In the 1990s, Ruth Reichl was courted by, and eventually became the food critic for the New York Times — albeit reluctantly. On her first tentative trip to the food capital of the world from her home in Los Angeles, she is recognized by her seatmate. There is seemingly a bounty on the potential critic’s head from the NYC restaurateurs who live and die by the NYT’s star-system. Not to mention, the boisterous recognizer wants to see what Reichl is going to do with the crappy airplane food that is set in front of her.
Garlic and Sapphires: The Life of a Critic in Disguise is Reichl’s story of trying to maintain anonymity in a place where her life story is required reading for restaurant employees. They know all about her frizzy hair and perma-grin. With the help of a theatrical friend of her late mother, Reichl dons wigs and costumes in order to do her job without earning the extra attention that a food critic receives when made by the staff. With these looks come personalities: Molly, a cuckolded doctor’s wife, the cab-stoppingly sexy Chloe, the bitchy Emily, who makes one of her old friends extremely uncomfortable. She also dresses as her mother, and is oddly possessed by the woman — a transformation that stuns Reichl into turning to reader to acknowledge that this costume may require professional help.

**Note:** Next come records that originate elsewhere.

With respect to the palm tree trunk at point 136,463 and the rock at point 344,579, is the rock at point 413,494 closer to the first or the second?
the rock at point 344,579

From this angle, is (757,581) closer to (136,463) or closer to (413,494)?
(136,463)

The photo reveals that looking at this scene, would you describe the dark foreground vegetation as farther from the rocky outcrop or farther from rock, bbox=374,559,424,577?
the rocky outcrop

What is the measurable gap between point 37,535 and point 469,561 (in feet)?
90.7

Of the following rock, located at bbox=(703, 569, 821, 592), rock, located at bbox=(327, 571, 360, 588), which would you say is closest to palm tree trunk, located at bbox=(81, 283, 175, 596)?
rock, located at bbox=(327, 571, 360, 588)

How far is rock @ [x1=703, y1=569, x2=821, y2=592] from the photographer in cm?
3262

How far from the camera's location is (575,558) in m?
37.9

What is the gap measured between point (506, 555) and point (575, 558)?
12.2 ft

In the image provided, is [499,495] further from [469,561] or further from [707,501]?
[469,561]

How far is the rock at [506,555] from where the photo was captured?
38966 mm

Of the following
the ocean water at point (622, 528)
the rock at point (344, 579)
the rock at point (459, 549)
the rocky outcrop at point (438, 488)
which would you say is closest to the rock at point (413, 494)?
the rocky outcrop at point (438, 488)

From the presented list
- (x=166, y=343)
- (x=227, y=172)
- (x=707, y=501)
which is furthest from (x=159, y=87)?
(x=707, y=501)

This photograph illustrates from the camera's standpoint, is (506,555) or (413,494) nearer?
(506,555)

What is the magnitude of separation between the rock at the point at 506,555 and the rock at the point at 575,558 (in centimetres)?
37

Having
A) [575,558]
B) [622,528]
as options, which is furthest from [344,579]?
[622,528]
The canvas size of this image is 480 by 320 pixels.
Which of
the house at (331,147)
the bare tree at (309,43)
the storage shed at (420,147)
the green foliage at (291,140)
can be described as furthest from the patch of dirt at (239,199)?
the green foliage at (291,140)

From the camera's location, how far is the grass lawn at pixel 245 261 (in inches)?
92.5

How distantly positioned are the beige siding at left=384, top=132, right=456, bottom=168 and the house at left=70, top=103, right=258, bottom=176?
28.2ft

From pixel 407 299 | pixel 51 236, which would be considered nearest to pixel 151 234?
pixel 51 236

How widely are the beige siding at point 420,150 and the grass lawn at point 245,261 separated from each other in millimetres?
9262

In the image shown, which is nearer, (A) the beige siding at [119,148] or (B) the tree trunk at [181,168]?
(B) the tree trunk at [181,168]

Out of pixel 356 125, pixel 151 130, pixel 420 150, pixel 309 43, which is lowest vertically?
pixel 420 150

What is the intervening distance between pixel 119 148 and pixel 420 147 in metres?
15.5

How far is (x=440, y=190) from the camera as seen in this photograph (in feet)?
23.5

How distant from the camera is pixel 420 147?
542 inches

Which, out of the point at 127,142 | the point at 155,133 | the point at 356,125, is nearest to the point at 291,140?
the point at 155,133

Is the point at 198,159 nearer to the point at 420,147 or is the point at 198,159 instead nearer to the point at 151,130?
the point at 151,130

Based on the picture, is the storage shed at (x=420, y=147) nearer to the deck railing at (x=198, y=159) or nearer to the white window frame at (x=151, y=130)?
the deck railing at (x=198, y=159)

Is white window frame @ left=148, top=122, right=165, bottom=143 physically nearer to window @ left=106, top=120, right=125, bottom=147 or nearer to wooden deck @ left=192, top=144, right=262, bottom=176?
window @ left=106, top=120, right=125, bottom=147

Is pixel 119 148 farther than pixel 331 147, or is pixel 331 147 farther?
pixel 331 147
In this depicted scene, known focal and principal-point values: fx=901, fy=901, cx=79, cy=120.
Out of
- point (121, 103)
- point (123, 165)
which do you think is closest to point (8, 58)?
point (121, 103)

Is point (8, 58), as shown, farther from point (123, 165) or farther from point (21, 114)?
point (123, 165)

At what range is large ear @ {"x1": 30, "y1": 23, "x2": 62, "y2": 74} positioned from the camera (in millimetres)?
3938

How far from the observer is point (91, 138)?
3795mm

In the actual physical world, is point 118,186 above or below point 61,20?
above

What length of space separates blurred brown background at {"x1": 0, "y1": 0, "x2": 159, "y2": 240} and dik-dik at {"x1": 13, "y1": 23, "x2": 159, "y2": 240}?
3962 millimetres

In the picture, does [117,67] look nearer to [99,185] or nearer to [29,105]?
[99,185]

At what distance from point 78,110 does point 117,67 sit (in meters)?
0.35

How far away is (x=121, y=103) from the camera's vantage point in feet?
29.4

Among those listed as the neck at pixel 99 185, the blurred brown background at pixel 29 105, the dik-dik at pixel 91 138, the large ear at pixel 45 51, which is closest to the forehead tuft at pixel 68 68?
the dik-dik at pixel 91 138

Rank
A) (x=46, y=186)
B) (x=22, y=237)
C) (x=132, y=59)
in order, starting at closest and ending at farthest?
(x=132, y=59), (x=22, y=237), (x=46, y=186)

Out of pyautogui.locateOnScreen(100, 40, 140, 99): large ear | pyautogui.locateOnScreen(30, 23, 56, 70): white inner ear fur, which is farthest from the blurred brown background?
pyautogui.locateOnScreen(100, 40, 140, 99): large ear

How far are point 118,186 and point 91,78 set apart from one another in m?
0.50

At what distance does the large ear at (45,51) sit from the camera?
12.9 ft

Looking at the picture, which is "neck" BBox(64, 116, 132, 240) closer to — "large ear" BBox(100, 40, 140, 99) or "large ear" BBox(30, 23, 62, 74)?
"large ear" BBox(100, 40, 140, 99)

Reichl meets wrath from the former food critic, organizes a dinner in Flushing, NY, for a hot shot, and spends a painful meal with a man who calls himself a food warrior, when he wins a dinner date through a charity auction.
Garlic and Sapphires, named for a line in a TS Eliot poem, is okay. Sometimes funny, sometimes boring. Sometimes as contrived and hokey as the end of an episode of Scooby Doo, when the bad guy is revealed. It’s a mix of stories and food and conflict and her own recipes. It’s just not meaty enough or something. More of an appetizer than an entree, pardon my cheesiness.
I wish Reichl hadn’t felt compelled to stick to the traditional story format. Of course every story needs a conflict, but this conflict isn’t as interesting as the wig-wearing, personality adopting, and amuse bouche bashing that comes before it.
Reichl also makes some assumptions about what the reader knows going into the book: Namely, the power of the restaurant star-rating and the heavy-handed Francophile who proceeded her as a critic. Otherwise, when Riechl is sashaying to Korean pockets of town and giving noodle based restaurants three stars, the relative audacity of what she is doing is lost.
(On the other hand, Reichl writing about Asian food is about the best possible relationship that can occur between raw fish, her computer, and your eyeballs. This is the richest writing in her book. And it is also her recipe for Thai Noodles that I will be trying first.)